• **Aim of the task**
Copy every line from the one containing "How do you sort" through the last line of the records below, both included, and nothing else.
[START]
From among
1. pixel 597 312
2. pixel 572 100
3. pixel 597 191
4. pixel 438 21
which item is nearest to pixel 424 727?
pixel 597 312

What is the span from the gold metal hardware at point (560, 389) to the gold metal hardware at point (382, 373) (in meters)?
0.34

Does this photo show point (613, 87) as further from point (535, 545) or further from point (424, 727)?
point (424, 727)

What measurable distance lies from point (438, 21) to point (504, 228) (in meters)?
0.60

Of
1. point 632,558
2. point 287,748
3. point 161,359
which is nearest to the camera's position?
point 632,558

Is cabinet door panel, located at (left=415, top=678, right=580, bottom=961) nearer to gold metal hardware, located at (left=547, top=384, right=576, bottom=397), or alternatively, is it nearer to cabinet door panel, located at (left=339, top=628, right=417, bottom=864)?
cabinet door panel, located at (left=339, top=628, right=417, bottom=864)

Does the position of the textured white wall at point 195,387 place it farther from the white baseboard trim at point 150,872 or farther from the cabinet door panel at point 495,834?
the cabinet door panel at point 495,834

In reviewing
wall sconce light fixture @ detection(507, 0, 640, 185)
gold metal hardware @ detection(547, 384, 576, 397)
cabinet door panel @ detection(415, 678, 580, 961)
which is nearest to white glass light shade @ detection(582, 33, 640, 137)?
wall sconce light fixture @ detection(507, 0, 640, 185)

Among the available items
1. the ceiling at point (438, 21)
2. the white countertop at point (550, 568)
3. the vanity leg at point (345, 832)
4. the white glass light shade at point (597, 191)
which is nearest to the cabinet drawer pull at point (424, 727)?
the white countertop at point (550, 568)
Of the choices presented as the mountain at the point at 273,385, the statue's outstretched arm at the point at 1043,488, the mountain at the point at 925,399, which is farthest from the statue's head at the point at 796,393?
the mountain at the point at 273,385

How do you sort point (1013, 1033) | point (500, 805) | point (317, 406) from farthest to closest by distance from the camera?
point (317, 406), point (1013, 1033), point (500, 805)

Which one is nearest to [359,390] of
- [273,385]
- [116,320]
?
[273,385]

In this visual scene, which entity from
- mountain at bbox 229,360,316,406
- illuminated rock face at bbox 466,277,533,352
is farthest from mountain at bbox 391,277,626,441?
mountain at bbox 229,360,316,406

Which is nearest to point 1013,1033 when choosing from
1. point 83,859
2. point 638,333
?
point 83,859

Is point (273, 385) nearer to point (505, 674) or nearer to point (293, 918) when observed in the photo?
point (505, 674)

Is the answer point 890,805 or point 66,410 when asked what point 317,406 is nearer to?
[END]
• **Complete output**
How do you sort point (1013, 1033) | point (500, 805) | point (317, 406) from farthest to closest by distance from the camera?
point (317, 406), point (1013, 1033), point (500, 805)

Which one is nearest to [359,390] of
- [273,385]
- [116,320]
?
[273,385]

In this visual scene, which entity from
- mountain at bbox 229,360,316,406
- illuminated rock face at bbox 466,277,533,352
is farthest from mountain at bbox 391,277,626,441?
mountain at bbox 229,360,316,406

Which is nearest to point 1013,1033 when choosing from
1. point 83,859
2. point 638,333
?
point 83,859

Is point (273, 385) nearer to point (505, 674) or nearer to point (293, 918) when observed in the photo?
point (505, 674)

Is the answer point 890,805 or point 66,410 when asked what point 317,406 is nearer to?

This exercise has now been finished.